Certes, un énième tableau vandalisé n’a en soi rien d’un événement exceptionnel sauf que… Cette fois les choses sont différentes.
Primo, Fuck Abstraction n’est pas un tableau de grand maître ( dans le sens où Miriam Cahn - et je précise ici que j’apprécie grandement son travail - n’est pas aussi connue que Van Gogh ou Botticelli ). Deuxio, l’acte de vandalisme est le fait d’un homme qui, vraisemblablement, ne partagent pas grand chose avec les activistes pro-climat mais plutôt avec des activistes de la « fachosphère ». Notre homme, a révélé Le Monde, se nomme Pierre Cassin. Il est âgé de 80 ans et ex-chef du groupe du Front National au conseil municipal des Mureaux ! Dimanche 7 mai, dans l’après-midi, après avoir fait le tour de l’exposition, il se pose devant « Fuck Abstraction » et l’asperge de peinture violette. Le tableau faisait polémique depuis plusieurs mois, ses détracteurs le qualifiant de tableau pédopornographique. Exposé depuis mi-février, il représente une personne frêle aux mains liées, contrainte à une fellation par un homme puissant sans visage. À cette époque et à une députée RN qui réclamait que la toile soit décrochée, la Ministre de la Culture, Rima Abdul Malak, avait répliqué : « Oui, l’art peut choquer, peut questionner, peut parfois susciter du malaise, voire du dégoût. L’art n’est pas consensuel et la liberté d’expression et de création est garantie par la loi. »

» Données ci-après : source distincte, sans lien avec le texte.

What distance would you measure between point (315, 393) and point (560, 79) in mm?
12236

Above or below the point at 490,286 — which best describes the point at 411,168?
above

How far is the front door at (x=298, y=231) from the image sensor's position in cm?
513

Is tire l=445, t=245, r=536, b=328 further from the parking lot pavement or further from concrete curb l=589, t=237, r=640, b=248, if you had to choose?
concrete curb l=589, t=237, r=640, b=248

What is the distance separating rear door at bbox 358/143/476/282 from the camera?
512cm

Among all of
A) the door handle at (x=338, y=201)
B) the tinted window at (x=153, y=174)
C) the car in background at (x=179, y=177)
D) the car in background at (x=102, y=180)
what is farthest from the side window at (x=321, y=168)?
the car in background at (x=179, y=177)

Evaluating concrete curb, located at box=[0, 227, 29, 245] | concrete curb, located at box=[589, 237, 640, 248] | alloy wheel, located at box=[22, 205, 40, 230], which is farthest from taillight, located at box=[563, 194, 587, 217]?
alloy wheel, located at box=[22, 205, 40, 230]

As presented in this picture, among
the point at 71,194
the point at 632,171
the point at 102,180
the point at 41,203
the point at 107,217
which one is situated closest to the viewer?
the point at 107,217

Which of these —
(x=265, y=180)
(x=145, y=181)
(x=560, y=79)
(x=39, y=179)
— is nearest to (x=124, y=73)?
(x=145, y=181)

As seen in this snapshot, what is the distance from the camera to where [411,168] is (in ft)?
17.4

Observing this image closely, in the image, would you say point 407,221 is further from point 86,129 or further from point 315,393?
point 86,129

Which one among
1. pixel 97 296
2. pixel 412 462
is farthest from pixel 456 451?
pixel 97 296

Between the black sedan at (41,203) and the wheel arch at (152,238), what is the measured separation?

Que la loi soit du côté de l’art n’a pas plu à nos détracteurs (pour la plupart de droite) . Pour nous, ont-ils grincé, la personne agenouillé est un enfant et ce tableau, quand bien même l’auteure ne l’ait pas voulu, est pédopornographique. Miriam Cahn a démenti. Elle a déclaré: « Ce ne sont pas des enfants qui sont représentés. Ce tableau traite de la façon dont la sexualité est utilisée comme arme de guerre, comme crime contre l’humanité. Le contraste entre les deux corps figure la puissance corporelle de l’oppresseur et la fragilité de l’opprimé, agenouillé et amaigri par la guerre. » Miriam Cahn, artiste suisse âgée de 73 ans, dénonce à travers ses oeuvres les horreurs de la guerre, et ce depuis une quarante d’années. Miriam Cahn, après s’être largement documentée, comme elle le fait toujours, raconte avec son tableau Fuck Abstraction ce qu’est la guerre, et notamment la guerre en Ukraine. Le tableau a été pensé et réalisé suite à l’invasion de la ville ukrainienne de Boutcha par l’armée russe. Certes, le tableau et ce qu’il représente - un viol de guerre - peut déranger et dérange. Comment rester indifférent devant une telle atrocité ? Mais, en aucun cas, on ne peut se méprendre sur l’intention de l’artiste - qui est de raconter la guerre et ce qu’elle peut faire, en l’occurence un viol, un viol de guerre - ou sur le « message » véhiculé par l’oeuvre.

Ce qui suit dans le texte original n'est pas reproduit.